Questions about scene geometry:
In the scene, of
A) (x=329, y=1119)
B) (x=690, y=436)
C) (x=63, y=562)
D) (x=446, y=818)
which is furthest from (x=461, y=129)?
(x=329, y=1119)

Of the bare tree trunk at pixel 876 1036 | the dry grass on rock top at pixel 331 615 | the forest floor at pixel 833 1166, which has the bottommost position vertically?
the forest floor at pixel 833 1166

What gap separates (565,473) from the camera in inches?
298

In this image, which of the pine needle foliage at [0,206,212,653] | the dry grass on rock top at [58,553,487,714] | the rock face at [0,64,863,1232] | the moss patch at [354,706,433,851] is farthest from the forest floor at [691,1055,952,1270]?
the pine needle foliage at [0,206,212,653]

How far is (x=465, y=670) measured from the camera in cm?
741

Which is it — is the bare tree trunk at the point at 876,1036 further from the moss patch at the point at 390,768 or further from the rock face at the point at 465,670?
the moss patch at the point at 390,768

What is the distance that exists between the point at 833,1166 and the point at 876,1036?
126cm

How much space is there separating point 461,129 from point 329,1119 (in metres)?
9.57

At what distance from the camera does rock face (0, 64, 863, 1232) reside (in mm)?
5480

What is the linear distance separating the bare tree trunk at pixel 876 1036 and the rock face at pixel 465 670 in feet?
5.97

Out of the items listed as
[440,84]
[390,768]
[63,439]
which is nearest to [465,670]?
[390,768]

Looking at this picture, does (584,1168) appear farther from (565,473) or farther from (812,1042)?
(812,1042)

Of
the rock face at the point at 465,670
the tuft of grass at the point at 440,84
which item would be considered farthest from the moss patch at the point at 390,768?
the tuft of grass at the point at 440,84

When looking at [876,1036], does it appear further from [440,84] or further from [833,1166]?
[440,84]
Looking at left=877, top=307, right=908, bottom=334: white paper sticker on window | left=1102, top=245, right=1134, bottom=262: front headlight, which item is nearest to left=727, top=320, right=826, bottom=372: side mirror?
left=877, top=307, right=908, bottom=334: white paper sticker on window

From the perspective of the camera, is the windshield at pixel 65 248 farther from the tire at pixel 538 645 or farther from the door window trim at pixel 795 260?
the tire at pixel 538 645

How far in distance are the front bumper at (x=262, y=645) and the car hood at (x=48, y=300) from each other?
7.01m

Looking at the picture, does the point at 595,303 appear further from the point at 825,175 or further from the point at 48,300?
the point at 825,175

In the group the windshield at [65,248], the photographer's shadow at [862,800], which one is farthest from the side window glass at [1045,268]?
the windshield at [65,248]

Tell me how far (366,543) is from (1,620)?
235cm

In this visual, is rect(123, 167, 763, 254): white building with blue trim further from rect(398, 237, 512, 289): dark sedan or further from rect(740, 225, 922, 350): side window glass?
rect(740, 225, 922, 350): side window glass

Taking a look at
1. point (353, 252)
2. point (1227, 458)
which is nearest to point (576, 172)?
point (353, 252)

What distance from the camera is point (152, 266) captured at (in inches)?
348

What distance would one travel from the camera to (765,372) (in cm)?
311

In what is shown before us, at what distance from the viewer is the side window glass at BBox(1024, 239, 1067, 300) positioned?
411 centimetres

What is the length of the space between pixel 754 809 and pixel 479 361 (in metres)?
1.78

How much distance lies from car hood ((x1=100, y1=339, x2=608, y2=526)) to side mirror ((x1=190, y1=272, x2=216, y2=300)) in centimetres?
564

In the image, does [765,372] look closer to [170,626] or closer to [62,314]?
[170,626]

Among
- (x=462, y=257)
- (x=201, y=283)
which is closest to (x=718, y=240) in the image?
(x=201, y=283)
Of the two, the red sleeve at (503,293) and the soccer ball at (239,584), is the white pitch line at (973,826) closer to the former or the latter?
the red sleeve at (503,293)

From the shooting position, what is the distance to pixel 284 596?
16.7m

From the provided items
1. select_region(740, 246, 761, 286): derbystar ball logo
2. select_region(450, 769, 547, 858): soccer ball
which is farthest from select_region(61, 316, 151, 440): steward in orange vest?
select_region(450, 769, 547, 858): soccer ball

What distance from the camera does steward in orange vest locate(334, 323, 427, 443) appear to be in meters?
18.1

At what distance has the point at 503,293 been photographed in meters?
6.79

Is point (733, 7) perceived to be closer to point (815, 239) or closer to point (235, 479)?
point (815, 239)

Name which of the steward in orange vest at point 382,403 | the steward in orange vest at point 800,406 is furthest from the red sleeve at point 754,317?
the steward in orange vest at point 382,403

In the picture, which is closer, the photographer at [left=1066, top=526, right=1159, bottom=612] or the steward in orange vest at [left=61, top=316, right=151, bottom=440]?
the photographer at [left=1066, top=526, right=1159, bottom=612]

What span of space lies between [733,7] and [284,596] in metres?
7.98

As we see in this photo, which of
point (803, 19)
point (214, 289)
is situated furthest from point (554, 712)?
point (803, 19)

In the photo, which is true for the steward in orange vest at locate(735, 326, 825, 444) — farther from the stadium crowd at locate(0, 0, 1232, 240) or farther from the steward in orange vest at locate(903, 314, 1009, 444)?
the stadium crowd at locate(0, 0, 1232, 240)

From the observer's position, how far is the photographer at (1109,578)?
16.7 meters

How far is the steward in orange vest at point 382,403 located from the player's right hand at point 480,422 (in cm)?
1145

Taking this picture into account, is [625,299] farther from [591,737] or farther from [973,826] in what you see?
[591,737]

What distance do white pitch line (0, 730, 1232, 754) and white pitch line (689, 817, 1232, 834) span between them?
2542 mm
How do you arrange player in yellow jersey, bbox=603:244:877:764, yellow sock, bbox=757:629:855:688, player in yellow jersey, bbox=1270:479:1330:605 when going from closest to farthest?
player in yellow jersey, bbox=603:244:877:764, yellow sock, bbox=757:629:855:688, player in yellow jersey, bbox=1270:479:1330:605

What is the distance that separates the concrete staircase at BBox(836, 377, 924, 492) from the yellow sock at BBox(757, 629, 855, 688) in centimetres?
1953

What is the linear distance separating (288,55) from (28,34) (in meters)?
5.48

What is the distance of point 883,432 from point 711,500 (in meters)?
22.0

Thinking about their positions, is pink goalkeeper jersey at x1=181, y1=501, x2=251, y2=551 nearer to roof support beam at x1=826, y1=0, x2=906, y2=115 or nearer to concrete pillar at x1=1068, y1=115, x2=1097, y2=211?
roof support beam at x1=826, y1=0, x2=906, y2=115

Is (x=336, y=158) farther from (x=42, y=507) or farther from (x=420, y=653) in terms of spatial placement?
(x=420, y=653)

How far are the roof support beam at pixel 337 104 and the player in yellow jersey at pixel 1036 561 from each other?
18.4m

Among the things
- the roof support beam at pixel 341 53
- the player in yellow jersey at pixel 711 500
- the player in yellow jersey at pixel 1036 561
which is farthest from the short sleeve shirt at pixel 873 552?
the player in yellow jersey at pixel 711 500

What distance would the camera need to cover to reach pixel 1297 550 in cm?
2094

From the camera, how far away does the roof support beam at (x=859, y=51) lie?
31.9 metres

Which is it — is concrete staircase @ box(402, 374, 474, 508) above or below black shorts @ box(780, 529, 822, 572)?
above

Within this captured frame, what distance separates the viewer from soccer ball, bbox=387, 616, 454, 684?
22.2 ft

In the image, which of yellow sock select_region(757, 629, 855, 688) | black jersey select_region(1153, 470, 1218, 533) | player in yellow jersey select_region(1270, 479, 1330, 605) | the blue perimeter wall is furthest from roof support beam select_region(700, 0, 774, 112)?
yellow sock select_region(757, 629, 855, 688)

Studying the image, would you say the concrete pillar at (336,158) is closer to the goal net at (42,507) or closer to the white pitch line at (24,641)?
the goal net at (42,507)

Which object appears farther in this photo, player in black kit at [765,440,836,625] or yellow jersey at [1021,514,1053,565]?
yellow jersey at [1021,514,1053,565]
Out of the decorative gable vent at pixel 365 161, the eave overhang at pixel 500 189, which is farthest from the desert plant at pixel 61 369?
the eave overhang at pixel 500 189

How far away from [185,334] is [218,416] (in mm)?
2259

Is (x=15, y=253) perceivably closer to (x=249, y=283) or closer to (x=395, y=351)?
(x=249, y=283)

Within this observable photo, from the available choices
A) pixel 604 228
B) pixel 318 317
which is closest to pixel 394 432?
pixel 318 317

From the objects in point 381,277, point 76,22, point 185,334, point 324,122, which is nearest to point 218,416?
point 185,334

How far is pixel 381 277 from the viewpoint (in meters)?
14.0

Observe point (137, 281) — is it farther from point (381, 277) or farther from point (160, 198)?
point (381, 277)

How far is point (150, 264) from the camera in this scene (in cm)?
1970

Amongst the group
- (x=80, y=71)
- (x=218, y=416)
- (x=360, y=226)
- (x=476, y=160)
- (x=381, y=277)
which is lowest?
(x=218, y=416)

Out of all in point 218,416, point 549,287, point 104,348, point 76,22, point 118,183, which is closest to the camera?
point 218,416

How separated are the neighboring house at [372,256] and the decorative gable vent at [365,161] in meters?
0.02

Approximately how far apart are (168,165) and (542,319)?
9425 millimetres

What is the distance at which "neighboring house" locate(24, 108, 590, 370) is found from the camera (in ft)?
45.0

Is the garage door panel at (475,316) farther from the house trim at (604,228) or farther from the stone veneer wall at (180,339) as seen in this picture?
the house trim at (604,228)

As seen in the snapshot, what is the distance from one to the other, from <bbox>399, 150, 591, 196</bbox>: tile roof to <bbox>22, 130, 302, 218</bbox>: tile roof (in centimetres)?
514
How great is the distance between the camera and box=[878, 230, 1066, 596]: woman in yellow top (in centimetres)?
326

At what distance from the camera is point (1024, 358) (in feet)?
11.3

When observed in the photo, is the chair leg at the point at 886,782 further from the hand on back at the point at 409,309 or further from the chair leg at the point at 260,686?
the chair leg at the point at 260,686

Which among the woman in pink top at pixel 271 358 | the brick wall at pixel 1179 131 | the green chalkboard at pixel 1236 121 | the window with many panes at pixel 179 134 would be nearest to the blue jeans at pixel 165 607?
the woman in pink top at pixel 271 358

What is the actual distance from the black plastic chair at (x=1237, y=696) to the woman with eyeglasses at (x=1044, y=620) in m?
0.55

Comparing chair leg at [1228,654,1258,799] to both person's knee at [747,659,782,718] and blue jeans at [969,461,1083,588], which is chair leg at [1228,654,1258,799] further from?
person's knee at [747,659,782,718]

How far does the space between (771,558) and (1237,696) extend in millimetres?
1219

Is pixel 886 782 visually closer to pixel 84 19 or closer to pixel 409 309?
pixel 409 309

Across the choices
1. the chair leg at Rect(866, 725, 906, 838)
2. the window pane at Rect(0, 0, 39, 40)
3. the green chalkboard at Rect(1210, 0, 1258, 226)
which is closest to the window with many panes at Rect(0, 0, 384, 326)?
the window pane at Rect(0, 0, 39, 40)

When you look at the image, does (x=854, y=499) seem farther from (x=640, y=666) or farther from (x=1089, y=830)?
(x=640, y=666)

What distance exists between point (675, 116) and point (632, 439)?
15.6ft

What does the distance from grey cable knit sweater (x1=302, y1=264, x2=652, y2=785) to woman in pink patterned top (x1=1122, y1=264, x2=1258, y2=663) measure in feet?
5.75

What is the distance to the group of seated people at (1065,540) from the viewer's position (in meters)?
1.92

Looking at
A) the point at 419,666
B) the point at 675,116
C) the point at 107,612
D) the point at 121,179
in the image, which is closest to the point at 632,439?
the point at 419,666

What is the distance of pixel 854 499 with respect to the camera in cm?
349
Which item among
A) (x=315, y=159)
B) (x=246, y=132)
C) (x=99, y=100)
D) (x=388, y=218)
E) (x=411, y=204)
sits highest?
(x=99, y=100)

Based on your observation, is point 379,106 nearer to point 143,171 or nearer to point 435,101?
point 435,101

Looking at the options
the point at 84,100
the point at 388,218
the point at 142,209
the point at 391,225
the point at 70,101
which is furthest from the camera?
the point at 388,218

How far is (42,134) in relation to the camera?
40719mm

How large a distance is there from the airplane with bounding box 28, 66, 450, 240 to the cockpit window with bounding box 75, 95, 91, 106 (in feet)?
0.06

◆ What you have to do ◆
All lines from the one containing "Is pixel 886" through the end of the records, both ends included, are to be quoted exactly; please add nothing else.

◆ Reply ◆
Is pixel 886 782 visually closer to pixel 84 19 or closer to pixel 409 309?
pixel 409 309

Across the choices
1. the chair leg at Rect(866, 725, 906, 838)
2. the window pane at Rect(0, 0, 39, 40)
3. the green chalkboard at Rect(1210, 0, 1258, 226)
which is closest to the window with many panes at Rect(0, 0, 384, 326)?
the window pane at Rect(0, 0, 39, 40)

When you look at the image, does (x=854, y=499) seem farther from (x=640, y=666) or farther from (x=1089, y=830)?
(x=640, y=666)

What distance exists between point (675, 116) and point (632, 439)?
15.6ft

What does the distance from grey cable knit sweater (x1=302, y1=264, x2=652, y2=785) to woman in pink patterned top (x1=1122, y1=264, x2=1258, y2=663) measure in feet?
5.75

What is the distance to the group of seated people at (1065,540) from the viewer's position (in meters)?
1.92

Looking at
A) the point at 419,666
B) the point at 675,116
C) the point at 107,612
D) the point at 121,179
in the image, which is closest to the point at 632,439?
the point at 419,666

What is the distance of pixel 854 499 with respect to the camera in cm?
349
Which item among
A) (x=315, y=159)
B) (x=246, y=132)
C) (x=99, y=100)
D) (x=388, y=218)
E) (x=411, y=204)
sits highest?
(x=99, y=100)

Based on your observation, is point 379,106 nearer to point 143,171 or nearer to point 435,101?
point 435,101

Looking at the options
the point at 84,100
the point at 388,218
the point at 142,209
the point at 391,225
the point at 70,101
which is furthest from the camera?
the point at 388,218

How far is (42,134) in relation to the camera?
40719mm

How large a distance is there from the airplane with bounding box 28, 66, 450, 240 to the cockpit window with bounding box 75, 95, 91, 106 (in feet)?
0.06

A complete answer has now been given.